Reproduce the recode_values documentation word for word, beginning at the words "#' @title Recode" and stopping after "vectors, or factors.".

-- DOCUMENT EXTRACT follows --

#' @title Recode old values of variables into new values
#' @name recode_values
#'
#' @description
#' This functions recodes old values into new values and can be used to to
#' recode numeric or character vectors, or factors.
#'
#' @param x A data frame, numeric or character vector, or factor.
#' @param recode A list of named vectors, which indicate the recode pairs.
#' The _names_ of the list-elements (i.e. the left-hand side) represent the
#' _new_ values, while the values of the list-elements indicate the original
#' (old) values that should be replaced. When recoding numeric vectors,
#' element names have to be surrounded in backticks. For example,
#' ``recode=list(`0`=1)`` would recode all `1` into `0` in a numeric
#' vector. See also 'Examples' and 'Details'.
#' @param default Defines the default value for all values that have
#' no match in the recode-pairs. Note that, if `preserve_na=FALSE`, missing
#' values (`NA`) are also captured by the `default` argument, and thus will
#' also be recoded into the specified value. See 'Examples' and 'Details'.
#' @param preserve_na Logical, if `TRUE`, `NA` (missing values) are preserved.
#' This overrides any other arguments, including `default`. Hence, if
#' `preserve_na=TRUE`, `default` will no longer convert `NA` into the specified
#' default value.
#' @param ... not used.
#' @inheritParams extract_column_names
#' @inheritParams categorize
#'
#' @return `x`, where old values are replaced by new values.
#'
#' @inheritSection center Selection of variables - the `select` argument
#'
#' @inherit data_rename seealso
#'
#' @note You can use `options(data_recode_pattern = "old=new")` to switch the
#' behaviour of the `recode`-argument, i.e. recode-pairs are now following the
#' pattern `old values = new values`, e.g. if `getOption("data_recode_pattern")`
#' is set to `"old=new"`, then ``recode(`1`=0)`` would recode all 1 into 0.
#' The default for ``recode(`1`=0)`` is to recode all 0 into 1.
#'
#' @details
#' This section describes the pattern of the `recode` arguments, which also
#' provides some shortcuts, in particular when recoding numeric values.
#'
#' - Single values
#'
#' Single values either need to be wrapped in backticks (in case of numeric
#' values) or "as is" (for character or factor levels). Example:
#' ``recode=list(`0`=1,`1`=2)`` would recode 1 into 0, and 2 into 1.
#' For factors or character vectors, an example is:
#' `recode=list(x="a",y="b")` (recode "a" into "x" and "b" into "y").

-- DOCUMENT EXTRACT concluded --
-- DATA BELOW follows --

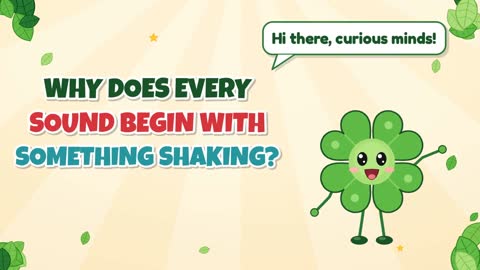 Why Does Every Sound Begin with Something Shaking?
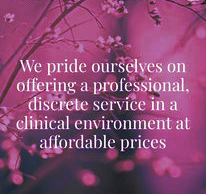 We pride ourselves on offering professional, discrete service in a clinical environment at affordable prices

-- DATA BELOW concluded --

▸ SOLVED PROBLEM:
#' @title Recode old values of variables into new values
#' @name recode_values
#'
#' @description
#' This functions recodes old values into new values and can be used to to
#' recode numeric or character vectors, or factors.